[Questions about scene geometry]
---------------

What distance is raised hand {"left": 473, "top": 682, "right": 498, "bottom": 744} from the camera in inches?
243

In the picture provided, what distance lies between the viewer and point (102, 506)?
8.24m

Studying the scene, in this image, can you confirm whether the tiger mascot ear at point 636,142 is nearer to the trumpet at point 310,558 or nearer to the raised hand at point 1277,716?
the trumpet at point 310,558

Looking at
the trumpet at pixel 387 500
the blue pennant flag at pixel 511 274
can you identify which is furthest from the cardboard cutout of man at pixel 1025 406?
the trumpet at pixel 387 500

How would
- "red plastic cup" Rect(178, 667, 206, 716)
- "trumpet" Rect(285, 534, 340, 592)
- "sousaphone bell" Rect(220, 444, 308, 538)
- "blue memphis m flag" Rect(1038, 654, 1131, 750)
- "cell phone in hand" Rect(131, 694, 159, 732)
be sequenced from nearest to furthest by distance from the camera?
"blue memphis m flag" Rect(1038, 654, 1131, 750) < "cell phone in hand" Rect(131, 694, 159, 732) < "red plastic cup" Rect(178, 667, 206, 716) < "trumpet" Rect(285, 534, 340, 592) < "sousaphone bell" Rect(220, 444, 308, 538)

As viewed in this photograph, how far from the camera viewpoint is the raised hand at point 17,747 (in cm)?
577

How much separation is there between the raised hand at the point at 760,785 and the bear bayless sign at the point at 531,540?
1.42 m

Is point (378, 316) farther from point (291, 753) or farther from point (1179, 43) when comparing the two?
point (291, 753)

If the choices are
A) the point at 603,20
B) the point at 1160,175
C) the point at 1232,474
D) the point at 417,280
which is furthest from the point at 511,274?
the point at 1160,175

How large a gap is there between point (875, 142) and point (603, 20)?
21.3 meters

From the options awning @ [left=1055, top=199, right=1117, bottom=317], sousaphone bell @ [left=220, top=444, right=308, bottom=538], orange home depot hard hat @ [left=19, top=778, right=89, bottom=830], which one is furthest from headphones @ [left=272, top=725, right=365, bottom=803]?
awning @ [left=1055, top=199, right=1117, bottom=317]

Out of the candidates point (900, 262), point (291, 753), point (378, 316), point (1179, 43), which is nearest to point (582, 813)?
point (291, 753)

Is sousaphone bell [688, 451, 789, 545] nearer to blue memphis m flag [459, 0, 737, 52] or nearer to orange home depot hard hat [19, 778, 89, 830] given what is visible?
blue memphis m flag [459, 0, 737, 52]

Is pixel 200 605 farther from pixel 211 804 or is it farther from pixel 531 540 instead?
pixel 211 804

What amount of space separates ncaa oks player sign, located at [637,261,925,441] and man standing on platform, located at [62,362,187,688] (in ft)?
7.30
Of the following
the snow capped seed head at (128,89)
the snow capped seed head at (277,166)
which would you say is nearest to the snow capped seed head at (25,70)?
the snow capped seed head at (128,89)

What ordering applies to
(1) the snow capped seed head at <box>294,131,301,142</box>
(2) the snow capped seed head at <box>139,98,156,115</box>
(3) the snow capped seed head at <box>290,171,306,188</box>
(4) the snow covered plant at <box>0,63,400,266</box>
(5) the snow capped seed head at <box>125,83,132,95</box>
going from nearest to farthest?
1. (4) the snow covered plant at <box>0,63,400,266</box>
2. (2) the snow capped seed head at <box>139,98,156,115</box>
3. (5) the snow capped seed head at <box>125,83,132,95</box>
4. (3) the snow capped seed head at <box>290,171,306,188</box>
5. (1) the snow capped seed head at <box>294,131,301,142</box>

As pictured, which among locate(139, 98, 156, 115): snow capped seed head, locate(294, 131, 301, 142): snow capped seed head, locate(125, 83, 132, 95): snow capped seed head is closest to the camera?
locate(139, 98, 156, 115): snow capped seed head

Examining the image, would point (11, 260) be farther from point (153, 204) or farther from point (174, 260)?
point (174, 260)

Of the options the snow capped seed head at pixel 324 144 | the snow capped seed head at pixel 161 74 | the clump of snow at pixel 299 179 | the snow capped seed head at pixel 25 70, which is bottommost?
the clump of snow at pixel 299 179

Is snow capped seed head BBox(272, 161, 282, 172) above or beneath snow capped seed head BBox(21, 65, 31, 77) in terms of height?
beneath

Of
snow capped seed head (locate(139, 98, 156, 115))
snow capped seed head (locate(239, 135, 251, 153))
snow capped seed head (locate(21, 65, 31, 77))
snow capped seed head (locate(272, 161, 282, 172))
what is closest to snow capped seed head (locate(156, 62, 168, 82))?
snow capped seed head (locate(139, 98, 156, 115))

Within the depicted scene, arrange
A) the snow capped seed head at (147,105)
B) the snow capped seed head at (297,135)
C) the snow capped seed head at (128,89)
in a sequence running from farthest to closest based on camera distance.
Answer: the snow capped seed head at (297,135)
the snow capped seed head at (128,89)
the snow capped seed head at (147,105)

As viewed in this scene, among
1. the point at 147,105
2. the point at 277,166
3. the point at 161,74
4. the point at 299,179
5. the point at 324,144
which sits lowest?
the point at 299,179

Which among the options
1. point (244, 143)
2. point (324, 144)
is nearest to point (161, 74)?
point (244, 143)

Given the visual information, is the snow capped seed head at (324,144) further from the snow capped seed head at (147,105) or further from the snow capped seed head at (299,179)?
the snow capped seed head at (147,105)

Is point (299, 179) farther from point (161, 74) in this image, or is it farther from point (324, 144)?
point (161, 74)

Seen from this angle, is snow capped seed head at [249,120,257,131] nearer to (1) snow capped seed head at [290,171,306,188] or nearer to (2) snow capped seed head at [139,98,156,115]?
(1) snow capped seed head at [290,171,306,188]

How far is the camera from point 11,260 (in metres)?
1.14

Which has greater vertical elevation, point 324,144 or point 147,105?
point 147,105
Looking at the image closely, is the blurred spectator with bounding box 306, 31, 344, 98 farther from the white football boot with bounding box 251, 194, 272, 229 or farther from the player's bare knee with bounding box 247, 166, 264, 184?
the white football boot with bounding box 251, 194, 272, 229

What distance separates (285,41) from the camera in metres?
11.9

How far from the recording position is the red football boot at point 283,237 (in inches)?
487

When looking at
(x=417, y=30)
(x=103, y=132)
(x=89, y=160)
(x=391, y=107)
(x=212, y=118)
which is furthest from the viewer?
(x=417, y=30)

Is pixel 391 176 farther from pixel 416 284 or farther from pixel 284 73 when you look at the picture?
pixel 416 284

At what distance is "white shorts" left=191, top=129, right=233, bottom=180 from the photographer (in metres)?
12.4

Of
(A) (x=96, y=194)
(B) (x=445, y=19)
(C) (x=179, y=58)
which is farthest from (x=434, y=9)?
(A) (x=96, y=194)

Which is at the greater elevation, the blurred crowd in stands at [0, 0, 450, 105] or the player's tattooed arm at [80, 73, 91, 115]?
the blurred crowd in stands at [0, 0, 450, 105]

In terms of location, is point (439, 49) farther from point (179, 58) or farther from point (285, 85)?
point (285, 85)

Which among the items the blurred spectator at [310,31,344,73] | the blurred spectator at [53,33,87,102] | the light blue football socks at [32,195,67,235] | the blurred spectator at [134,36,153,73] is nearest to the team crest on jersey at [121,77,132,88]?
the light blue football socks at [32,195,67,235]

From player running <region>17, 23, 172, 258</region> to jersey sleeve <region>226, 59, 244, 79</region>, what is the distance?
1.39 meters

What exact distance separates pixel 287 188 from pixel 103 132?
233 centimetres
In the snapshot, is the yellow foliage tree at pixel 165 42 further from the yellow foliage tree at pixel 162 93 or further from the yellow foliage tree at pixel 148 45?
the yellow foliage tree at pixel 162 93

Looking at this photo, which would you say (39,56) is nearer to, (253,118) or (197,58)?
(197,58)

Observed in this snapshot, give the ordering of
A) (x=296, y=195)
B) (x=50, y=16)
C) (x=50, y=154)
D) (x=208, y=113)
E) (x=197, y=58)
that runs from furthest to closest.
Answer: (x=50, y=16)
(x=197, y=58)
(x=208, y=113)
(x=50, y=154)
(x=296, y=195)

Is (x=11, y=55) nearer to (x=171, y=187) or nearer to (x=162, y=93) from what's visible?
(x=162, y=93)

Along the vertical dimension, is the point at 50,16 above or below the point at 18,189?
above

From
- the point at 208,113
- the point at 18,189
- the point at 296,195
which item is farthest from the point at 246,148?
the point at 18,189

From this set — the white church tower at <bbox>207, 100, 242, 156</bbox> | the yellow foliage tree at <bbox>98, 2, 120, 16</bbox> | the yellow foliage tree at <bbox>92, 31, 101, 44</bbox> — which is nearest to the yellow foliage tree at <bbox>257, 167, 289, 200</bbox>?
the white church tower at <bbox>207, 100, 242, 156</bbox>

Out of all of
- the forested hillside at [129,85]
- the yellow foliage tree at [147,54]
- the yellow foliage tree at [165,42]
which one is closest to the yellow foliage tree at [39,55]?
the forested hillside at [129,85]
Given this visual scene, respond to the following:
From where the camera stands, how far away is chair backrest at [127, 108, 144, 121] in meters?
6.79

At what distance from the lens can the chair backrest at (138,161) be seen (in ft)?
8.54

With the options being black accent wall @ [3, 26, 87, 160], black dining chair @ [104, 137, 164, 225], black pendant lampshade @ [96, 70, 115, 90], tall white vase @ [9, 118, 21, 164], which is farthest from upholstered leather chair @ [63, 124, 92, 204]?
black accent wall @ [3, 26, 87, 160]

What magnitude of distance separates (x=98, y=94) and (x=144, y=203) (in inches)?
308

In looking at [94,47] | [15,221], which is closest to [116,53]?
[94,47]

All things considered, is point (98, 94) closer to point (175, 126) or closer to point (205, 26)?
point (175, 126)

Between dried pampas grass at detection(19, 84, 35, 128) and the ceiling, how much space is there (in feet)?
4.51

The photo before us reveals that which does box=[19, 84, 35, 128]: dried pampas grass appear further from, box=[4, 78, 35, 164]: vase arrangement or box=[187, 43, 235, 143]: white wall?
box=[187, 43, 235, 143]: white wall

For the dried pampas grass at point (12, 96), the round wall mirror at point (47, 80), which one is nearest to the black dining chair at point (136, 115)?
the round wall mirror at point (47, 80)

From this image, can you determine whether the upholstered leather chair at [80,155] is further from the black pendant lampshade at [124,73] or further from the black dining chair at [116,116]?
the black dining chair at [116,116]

---------------

- **TASK TO CARRY OUT**:
Copy only this span: the line that contains "With the options", the last line, and every line between them.

- **TASK SOLUTION**:
With the options being black accent wall @ [3, 26, 87, 160], black dining chair @ [104, 137, 164, 225], black pendant lampshade @ [96, 70, 115, 90], tall white vase @ [9, 118, 21, 164], which is farthest from upholstered leather chair @ [63, 124, 92, 204]?
black accent wall @ [3, 26, 87, 160]

What magnitude of distance separates (x=98, y=94) and (x=144, y=203) (in inches)?
308

In looking at [94,47] | [15,221], which is closest to [116,53]?
[94,47]

All things considered, is point (98, 94) closer to point (175, 126) or closer to point (205, 26)?
point (175, 126)

Between dried pampas grass at detection(19, 84, 35, 128) and the ceiling, how much space is there (in feet)?
4.51

The photo before us reveals that which does box=[19, 84, 35, 128]: dried pampas grass appear further from, box=[4, 78, 35, 164]: vase arrangement or box=[187, 43, 235, 143]: white wall?
box=[187, 43, 235, 143]: white wall

For the dried pampas grass at point (12, 96), the round wall mirror at point (47, 80), which one is nearest to the black dining chair at point (136, 115)?
the round wall mirror at point (47, 80)

From this image, can you determine whether the upholstered leather chair at [80,155] is further from the black pendant lampshade at [124,73] or further from the black dining chair at [116,116]?
the black dining chair at [116,116]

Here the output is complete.